This brings us up to chapter 30.
As a Koontz afficianado, I should have seen this coming. What appears, at first, to be a story about the "supernatural" turns out to be a cautionary tale about runaway technology! Much of his best work runs along those lines, including Watchers, in which a horrible monster is discovered to be a military lab experiment gone wrong. A similar premise is found in my favorite DK book, Fear Nothing and its follow-up, Seize the Night.
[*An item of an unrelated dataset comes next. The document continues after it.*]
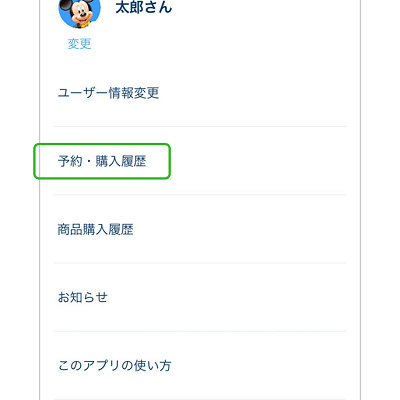 ディズニーチケット変更（アプリ）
There is still much to be explained, though the entity that refers to itself as "One" has already disclosed itself to be an AI (Artificial Intelligence), most likely meaning that it is man-made. The whole "haunted-house-on-steroids" premise (gotta love the ever-present glowing fungus twist that lends a funhouse aura to the setting!) is still a mystery, but will presumeably be explained by the end of the book. I always appreciate that DK doesn't wait until the last 10 pages to explain away the mysteries, but unfolds them gradually throughout the plot.
In this book I am struck, as usual, by the author's ability to make us care about the characters with apparently very little effort. Is it simply through the dialog that we become sympathetic to them? It does seem that quite a few of them throughout his stories seem to have had difficult, even horrible past childhood events from which to recover. However he does it, you have to like Bailey Hawks as a hero; evoking the heroes played by the likes of Nicolas Cage. (Yes, I've given away one of my "castings" which I mentioned in an earlier post!)
What is really different here, for Koontz, is the plot device of time travel, projecting the characters into a hopelessly dystopian future. We've already had hints of a possible rectification, the idea that a character or characters might figure out a way of, not only getting out of the fine mess they've gotten themselves into, but also how to change the "past" (their temporal point of origin) so that the dystopian future never happens. Sort of a reverse version of the premise of The Terminator.
But the characters seem to have accepted the idea of time travel perhaps a little too readily. The residence does seem to be a very run-down version of its former self. Maybe that's enough evidence; but I'm not totally convinced that real people would be quite so comfortable with the conclusion.
Start looking for a copy of Amy Tan's The Hundred Secret Senses - should be pretty easy to find in the libraries or used book stores. (The hardback copy I have cost one dollar at Half Price Books...) We'll start that one in May!